Northrop Frye
Aqueles que conseguirem ler a Bíblia do começo ao fim descobrirão pelo menos que ela tem um começo e um fim - e resquícios de uma estrutura completa. Ela começa com o começo do tempo, na criação do mundo; e termina com o término do tempo, no Apocalipse. No meio do caminho ela resenha a história humana, ou o aspecto da história que lhe interessa, sob os nomes simbólicos de Adão e Israel. Há também um corpo de imagens concretas: cidade, montanha, rio, jardim, árvore, óleo, fonte,pão, vinho, noiva, carneiro e muitas outras. Elas são tão recorrentes que indicam claramente a existência de um princípio unificador. Para um crítico este princípio deve ser mais de forma do que de significado. Dizendo-se de modo mais preciso, nenhum livro pode ter um significado coerente se não possuir alguma coerência em sua forma. Assim o curso tornou-se uma apresentação de uma estrutura unificada das imagens e da narrativa na Bíblia, e é isto que forma o cerne deste livro.
(Trecho da Introdução a "O Código dos Códigos")

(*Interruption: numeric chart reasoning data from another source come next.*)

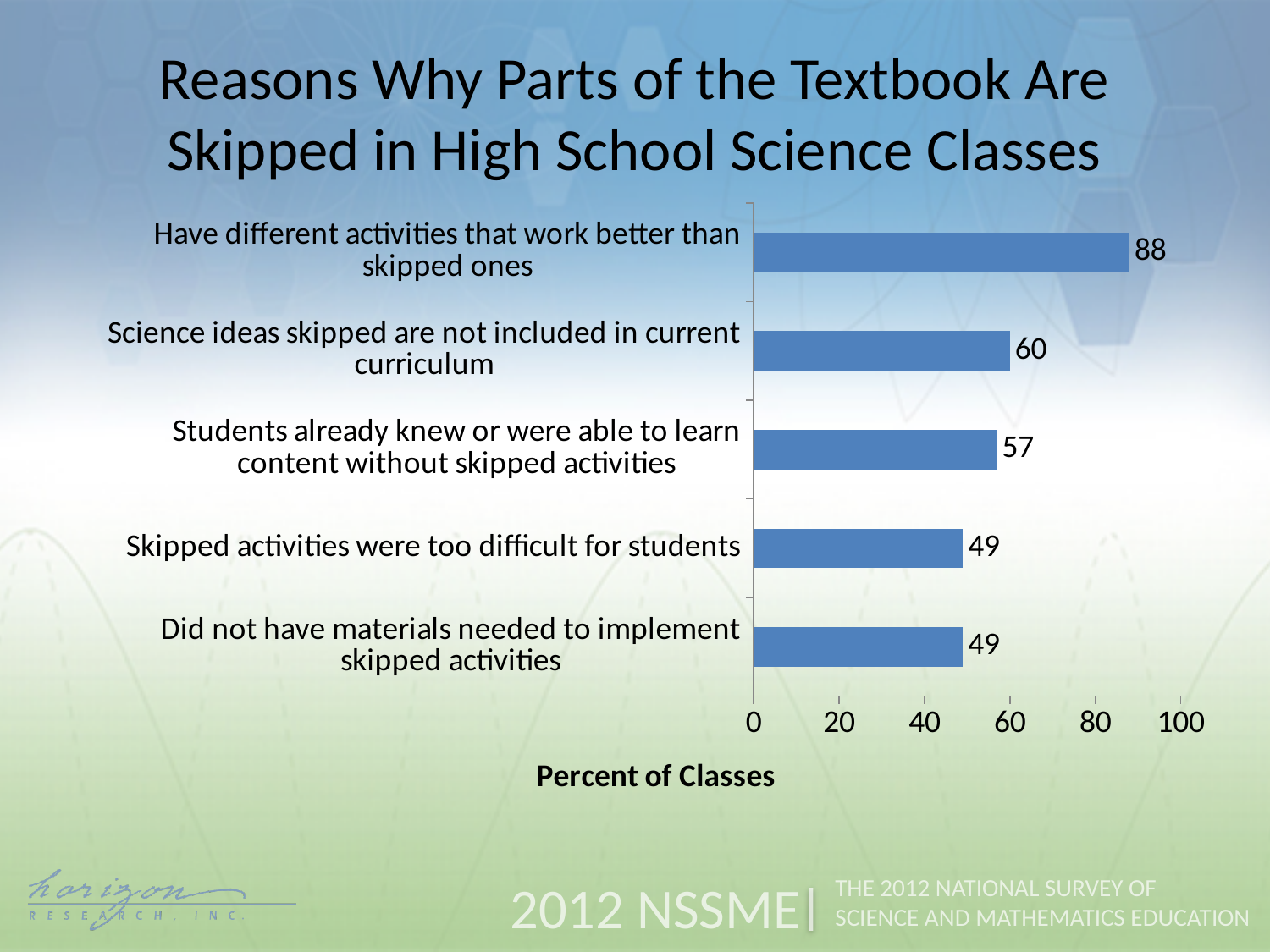
What is the difference between the value for 'Students already knew or were able to learn content without skipped activities' and the value for 'Did not have materials needed to implement skipped activities'? 8 What is the difference between the value for 'Have different activities that work better than skipped ones' and the value for 'Science ideas skipped are not included in current curriculum'? 28 What is the value for 'Skipped activities were too difficult for students'? 49 How many reasons are shown in the chart? 5 What percent of classes reported that students already knew or were able to learn content without skipped activities? 57 What is the value for 'Science ideas skipped are not included in current curriculum'? 60 What is the label of the horizontal axis? Percent of Classes Which reason has the highest percent of classes? Have different activities that work better than skipped ones Which is larger: the value for 'Science ideas skipped are not included in current curriculum' or the value for 'Skipped activities were too difficult for students'? Science ideas skipped are not included in current curriculum What percent of classes skipped parts of the textbook because they have different activities that work better than skipped ones? 88 What kind of chart is shown on the slide? Bar chart Is the value for 'Did not have materials needed to implement skipped activities' greater or less than 60? less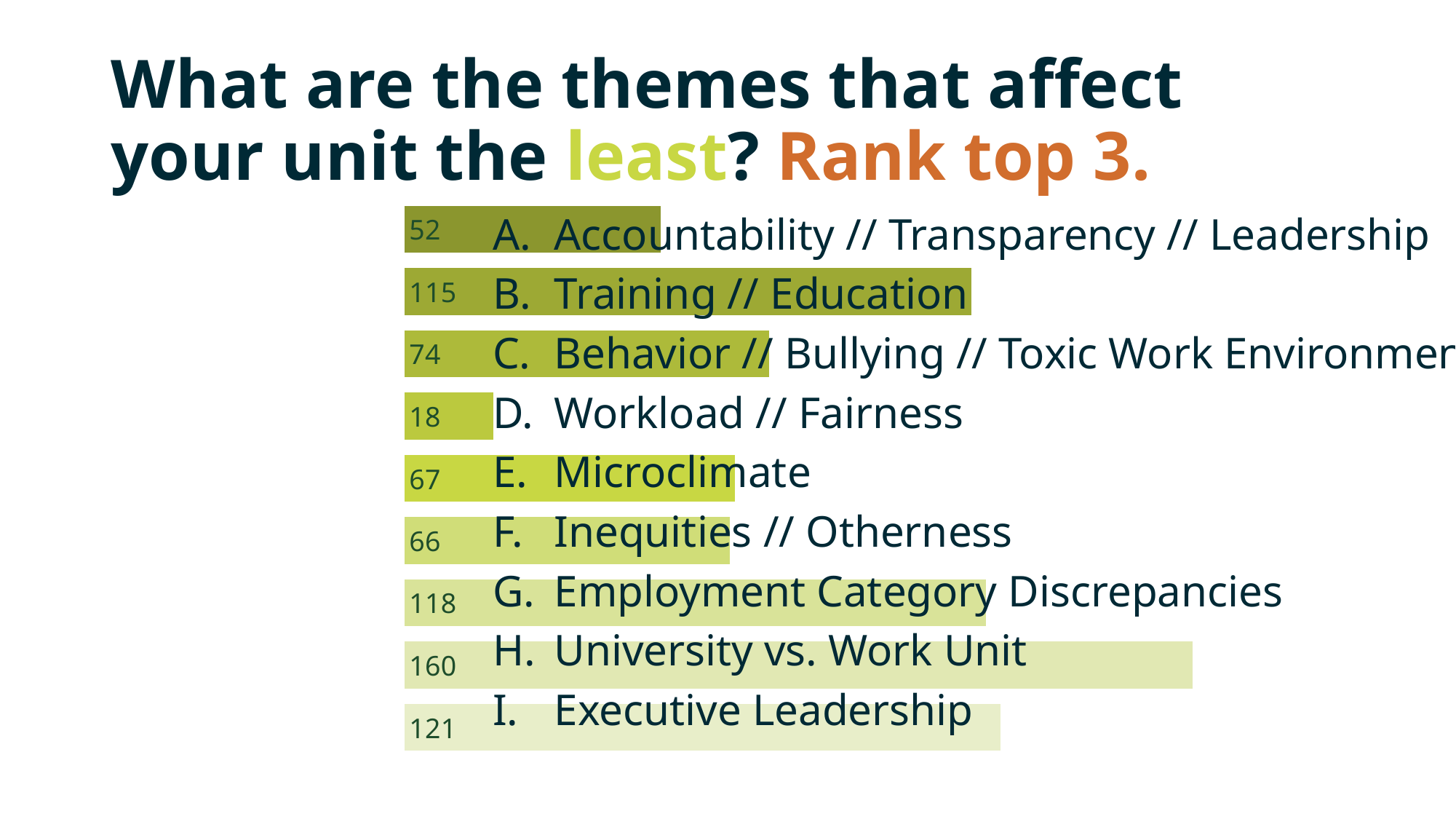
Which has a larger value, A. Accountability // Transparency // Leadership or F. Inequities // Otherness? F. Inequities // Otherness What is the value for D. Workload // Fairness? 18 What is the value for H. University vs. Work Unit? 160 Which has a larger value, B. Training // Education or C. Behavior // Bullying? B. Training // Education What kind of chart is shown on the slide? bar chart What is the value for E. Microclimate? 67 What is the difference between the values for H. University vs. Work Unit and D. Workload // Fairness? 142 Which theme has the lowest value? D. Workload // Fairness What is the value for B. Training // Education? 115 What is the difference between the values for I. Executive Leadership and G. Employment Category Discrepancies? 3 Which theme has the highest value? H. University vs. Work Unit How many categories (themes) are plotted in the chart? 9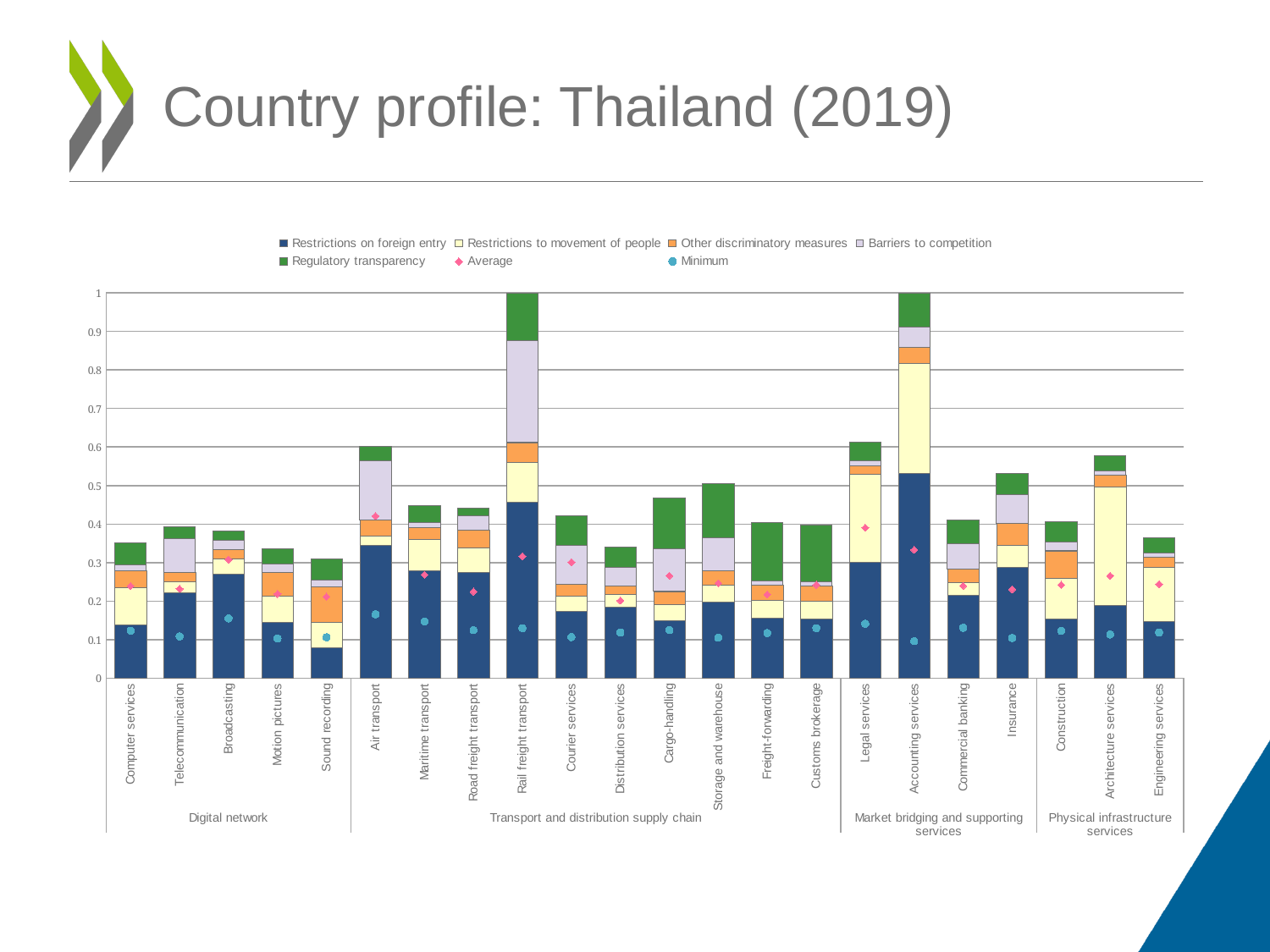
How many service categories are plotted along the x axis? 22 What kind of chart is shown on the slide? Stacked bar chart How many sector groups are labelled beneath the x axis? 4 Is the total stacked value for Architecture services greater or less than 0.5? greater Is the total stacked value for Cargo-handling greater or less than 0.4? greater Which series is represented by the pink diamond markers in the legend? Average Is the total stacked value for Sound recording greater or less than 0.4? less How many series does the legend list? 7 Which has the larger total stacked value, Cargo-handling or Computer services? Cargo-handling Which has the larger total stacked value, Air transport or Courier services? Air transport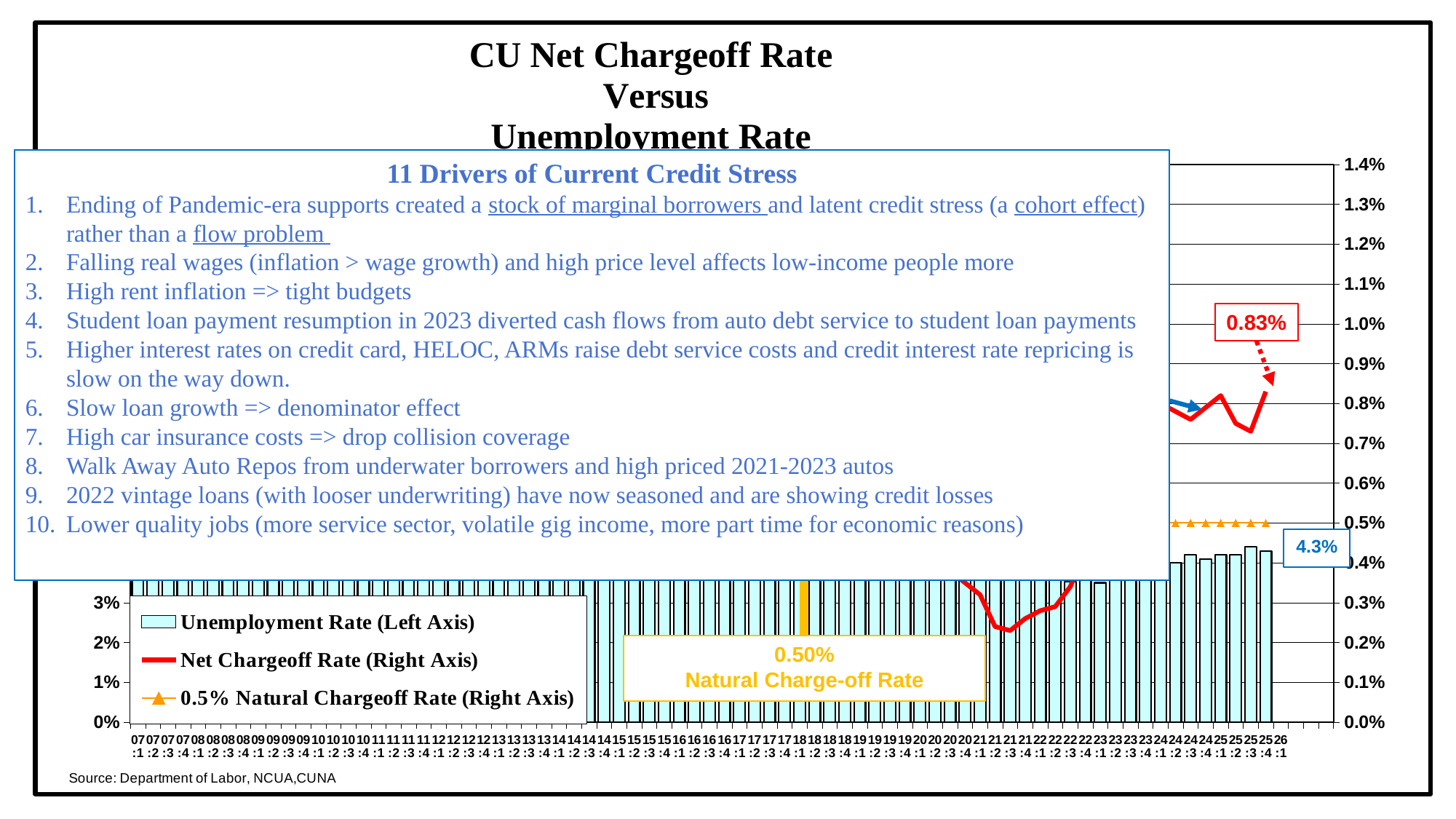
What is the Natural Charge-off Rate shown on the chart? 0.50% What is the title of the chart? CU Net Chargeoff Rate Versus Unemployment Rate Is the Unemployment Rate series plotted as bars or as a line? bars From its low point in 2021 through 2022, does the Net Chargeoff Rate line rise or fall? rise What value is labeled for the Unemployment Rate at the right end of the bars? 4.3% What value is labeled for the projected Net Chargeoff Rate at the right end of the red line? 0.83% What sources are cited for the chart? Department of Labor, NCUA, CUNA Which is larger, the labeled Net Chargeoff Rate of 0.83% or the Natural Charge-off Rate of 0.50%? Net Chargeoff Rate (0.83%) Is the lowest visible point of the Net Chargeoff Rate line, around 2021, greater or less than 0.3%? less What is the highest tick shown on the right-hand axis? 1.4% How many series does the chart legend list? 3 What is the difference between the labeled Net Chargeoff Rate (0.83%) and the Natural Charge-off Rate (0.50%)? 0.33%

Desde o Meno, de Platão, é possível estabelecer que o professor não é, em primeiro lugar, alguém que sabe instruindo quem não sabe. Ao invés disso, ele é alguém que tenta recriar o assunto na mente do estudante. Sua estratégia é a de antes de mais nada fazer o estudante reconhecer o que potencialmente já sabe, e isso inclui a quebra dos poderes de repressão interna que o impedem de distinguir o que sabe. Eis aí a razão de ser o professor, e não o estudante, quem faz a maior parte das perguntas. Esse traço de ensino em meus livros provocou algum ressentimento entre meus leitores, ressentimento que se deve muitas vezes à lealdade para com outros professores. Esse ressentimento vem junto com a percepção de uma certa esquiva deliberada de minha parte, trazida à baila sobretudo porque não dispenso a ironia, coisa essencial, para todo o professor desde Sócrates. Nem toda a esquiva, entretanto, é apenas uma esquiva. Até mesmo as parábolas de Jesus eram ainoi, ou seja, fábulas com uma característica de enigma. Em outras áreas, como no zen-budismo, o professor no mais das vezes é alguém que mostra sua capacidade por se recusar a responder às perguntas ou que as varre com algum paradoxo. Responder a uma pergunta (ponto a que voltaremos no curso deste livro) é consolidar o nível mental em que foi formulada. A menos que se deixe algo de reserva, sugerindo a possibilidade de uma pergunta melhor e mais completa, o avanço mental do estudante se detém.